## Task to carry out
Copy every line from the one that holds "As Três Rainhas" to the end of the records below, exactly and with nothing else, but without any pictures.

[Start of Attachment]

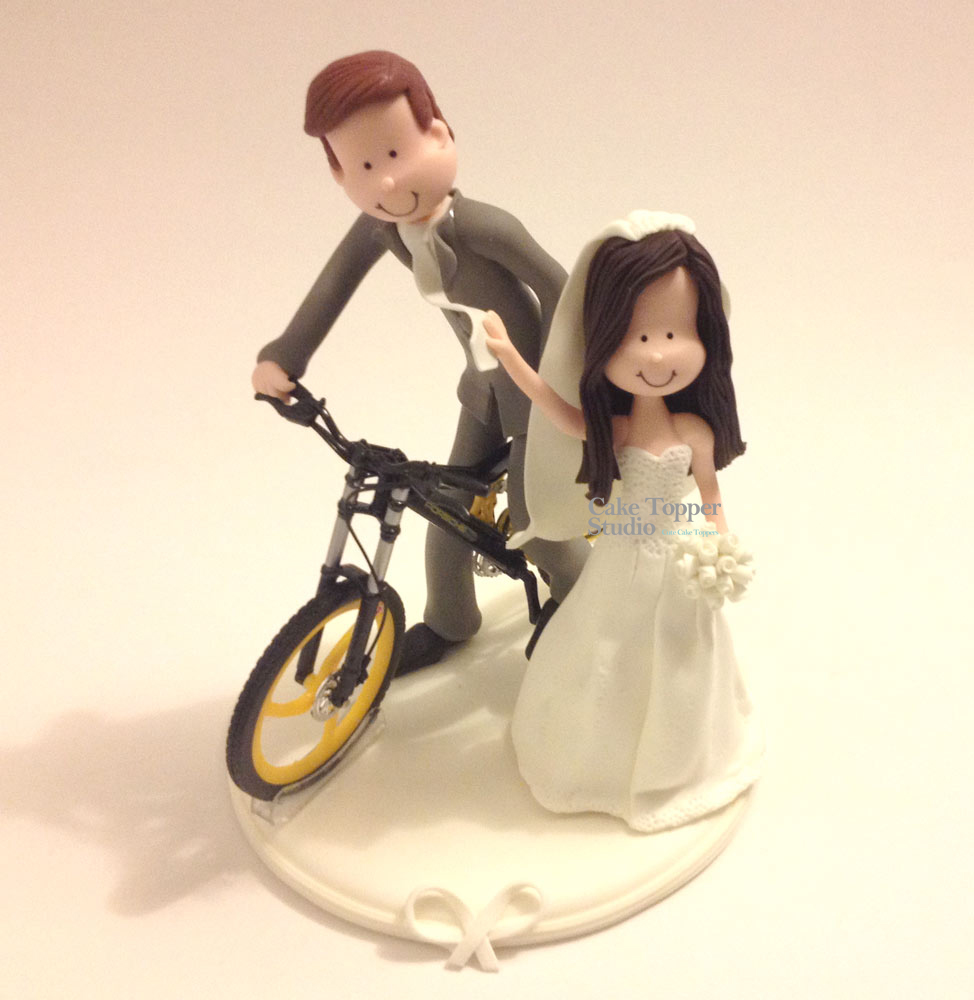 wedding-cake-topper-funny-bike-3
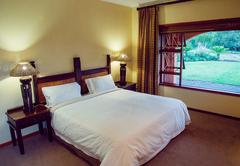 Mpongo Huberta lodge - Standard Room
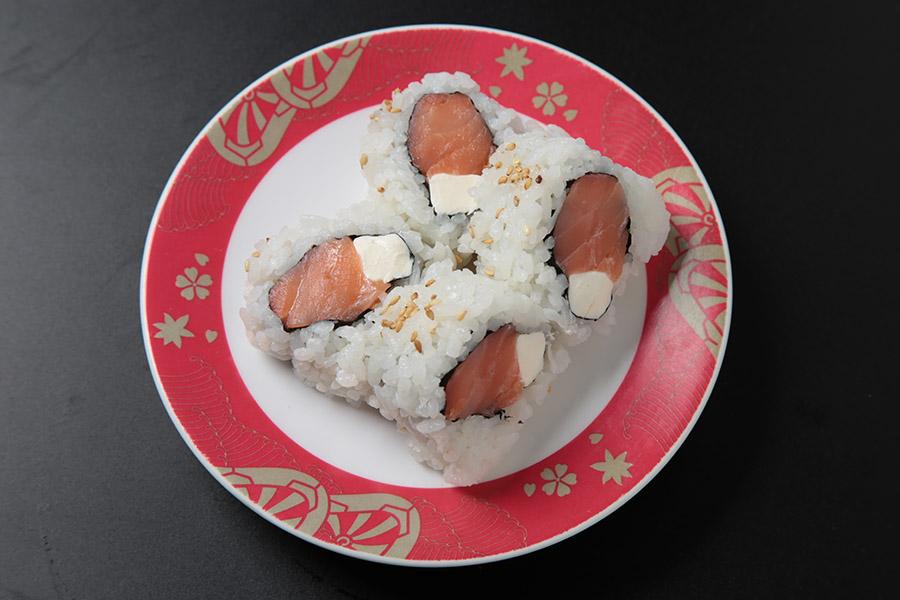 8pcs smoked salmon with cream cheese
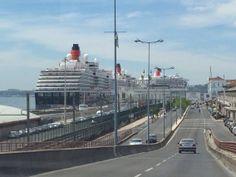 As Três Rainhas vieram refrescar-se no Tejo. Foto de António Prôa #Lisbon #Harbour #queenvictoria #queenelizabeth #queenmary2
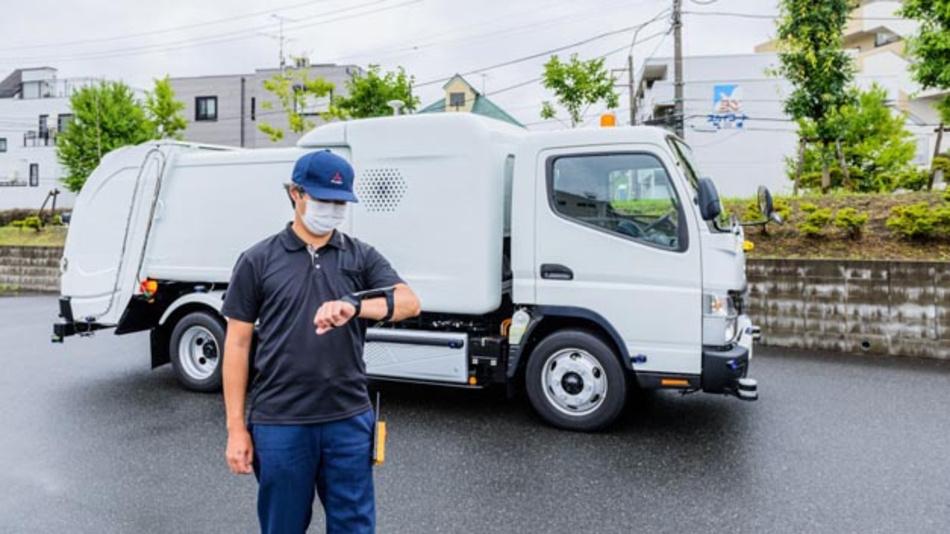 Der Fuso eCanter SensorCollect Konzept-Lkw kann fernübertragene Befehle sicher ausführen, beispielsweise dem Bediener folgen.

[End of Attachment]

## Problem solution
 As Três Rainhas vieram refrescar-se no Tejo. Foto de António Prôa #Lisbon #Harbour #queenvictoria #queenelizabeth #queenmary2
 Der Fuso eCanter SensorCollect Konzept-Lkw kann fernübertragene Befehle sicher ausführen, beispielsweise dem Bediener folgen.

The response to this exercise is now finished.